Web page caption snippets —
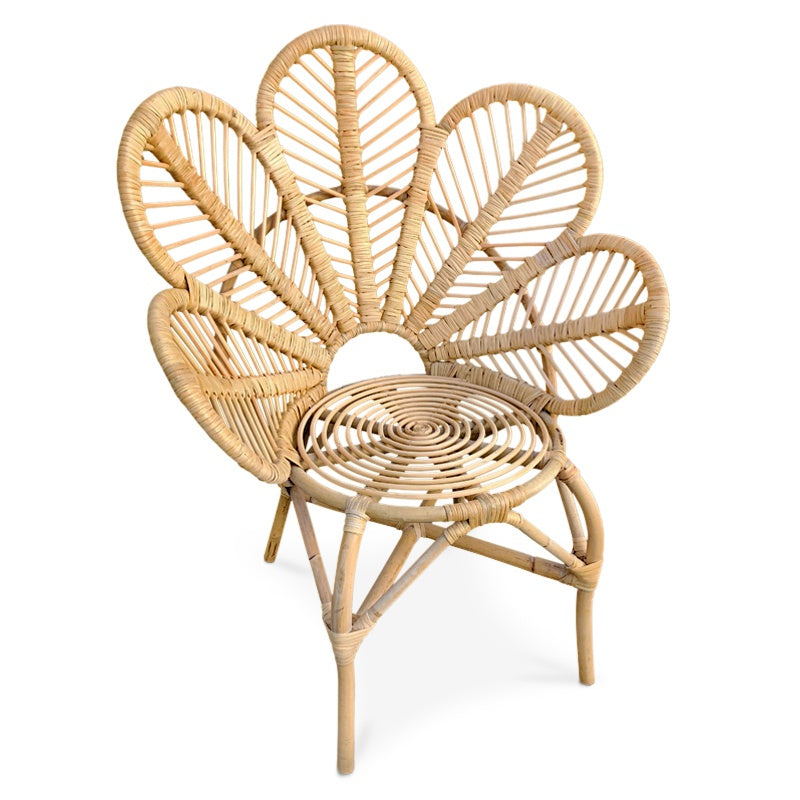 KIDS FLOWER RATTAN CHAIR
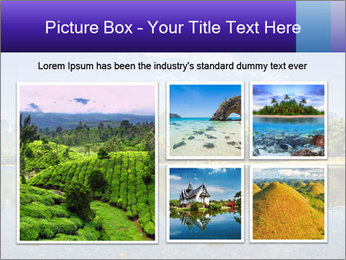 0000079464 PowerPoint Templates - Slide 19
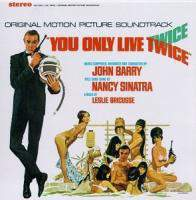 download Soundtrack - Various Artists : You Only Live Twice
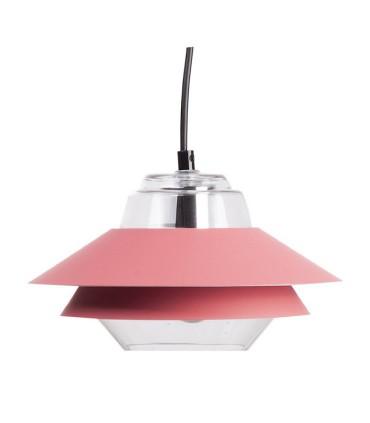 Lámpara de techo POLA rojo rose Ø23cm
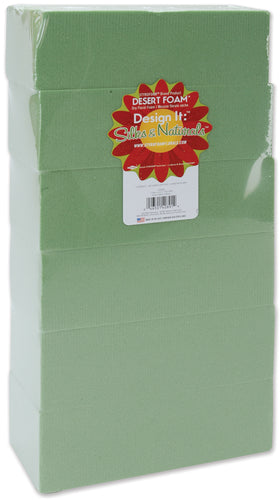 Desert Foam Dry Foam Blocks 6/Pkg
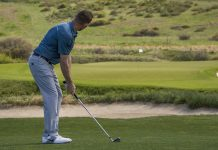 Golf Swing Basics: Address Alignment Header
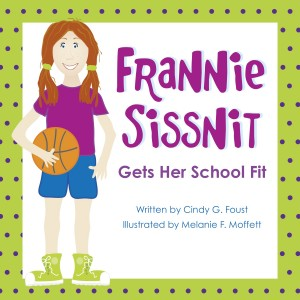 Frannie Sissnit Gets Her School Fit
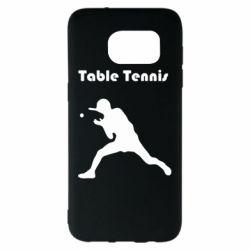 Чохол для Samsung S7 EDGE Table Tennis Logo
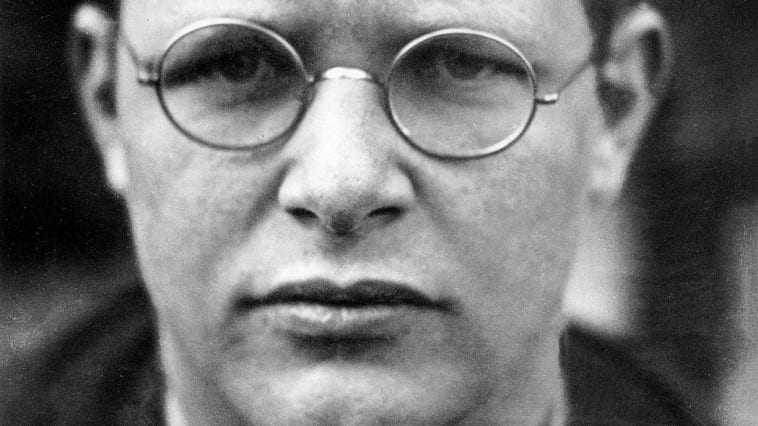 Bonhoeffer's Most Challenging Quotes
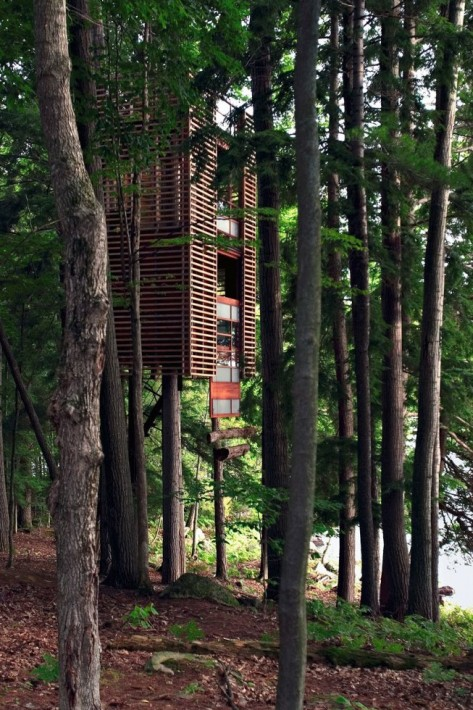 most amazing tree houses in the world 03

Exercise description — Would you retype the lines from the line containing "download Soundtrack - Various" to the final line of the entries above, exactly as given and without pictures?

Solution —
 download Soundtrack - Various Artists : You Only Live Twice
 Lámpara de techo POLA rojo rose Ø23cm
 Desert Foam Dry Foam Blocks 6/Pkg
 Golf Swing Basics: Address Alignment Header
 Frannie Sissnit Gets Her School Fit
 Чохол для Samsung S7 EDGE Table Tennis Logo
 Bonhoeffer's Most Challenging Quotes
 most amazing tree houses in the world 03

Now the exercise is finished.